One big difference with Buffelgrass, however, is that it does not burn. That is good thing for obvious reasons, but a bad thing too, because it is the reason the authorities refuse to assist in the efforts to control it.
The ICC conference last December resolved to keep global temperature rise below 2ºC by the end of the century.
A study from an international research group published in Nature Climate Change magazine, sets the amount of CO2 that can still be emitted if we want to attain that goal at 1000 billion tonnes. As the total of global emissions is 40 billion tonnes a year, that limit will be reached in 1000/40 = 25 years. After that: no more emissions.
Conversely, if emissions continue to increase as they are doing now, total emissions by the end of the century will be between 4,000 and 5,000 billion tonnes, which will produce 4ºC of warming.
The Netherlands is in grave danger of failure to comply with the ICC targets; to remedy this, it will build one of the largest, if not the largest, windmill parks in the world. The Gemini park will be 85 km offshore and not visible from the coast. It will consist of three fields of 34 sqkm each, containing a total of 150 windmills, which will generate power for 785,000 homes.
Meanwhile a Supreme Court decision has suspended President Obama’s Clean Power Plan in mid-air. The case was brought before the Court by 27 states and a number of corporations, arguing that CO2 reduction equates to loss of competitiveness and jobs. The vote was 5-4 along party lines.
In the Netherlands, loss of habitat is causing inbreeding among the squirrel population, squirrels being notoriously bad at crossing highways. So, at a cost of $200K, the City of the Hague has built a squirrel bridge across a highway separating two populations.

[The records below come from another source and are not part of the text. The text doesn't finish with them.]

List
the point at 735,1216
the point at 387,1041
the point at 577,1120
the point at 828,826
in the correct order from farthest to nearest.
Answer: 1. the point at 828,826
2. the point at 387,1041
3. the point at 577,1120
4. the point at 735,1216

Regrettably, the squirrels don’t seem to get the concept. This year, only two squirrels were recorded crossing the bridge, down from 3 the year before. Even the Party of the Animals, a political party advocating animal rights with seats in the Dutch as well as the European parliament, has called it a fiasco. A motion has been submitted to stop all construction of squirrel bridges, badger tunnels and game overpasses. The construction of this bridge, incidentally, was paid for from a nature restoration fund created in connection with the move of the American Embassy from the center of the Hague to one of its suburbs.
While the Dutch worry about squirrels, concerns in India regard wild elephants. Elephants to not respond to loss of habitat the same way squirrels do. They wander into villages, often understandably angry and vent that by crushing things. The village of Ektiasal in Siliguri district , in West Bengal was by and large annihilated by just such an elephant a couple of weeks ago. See for yourself!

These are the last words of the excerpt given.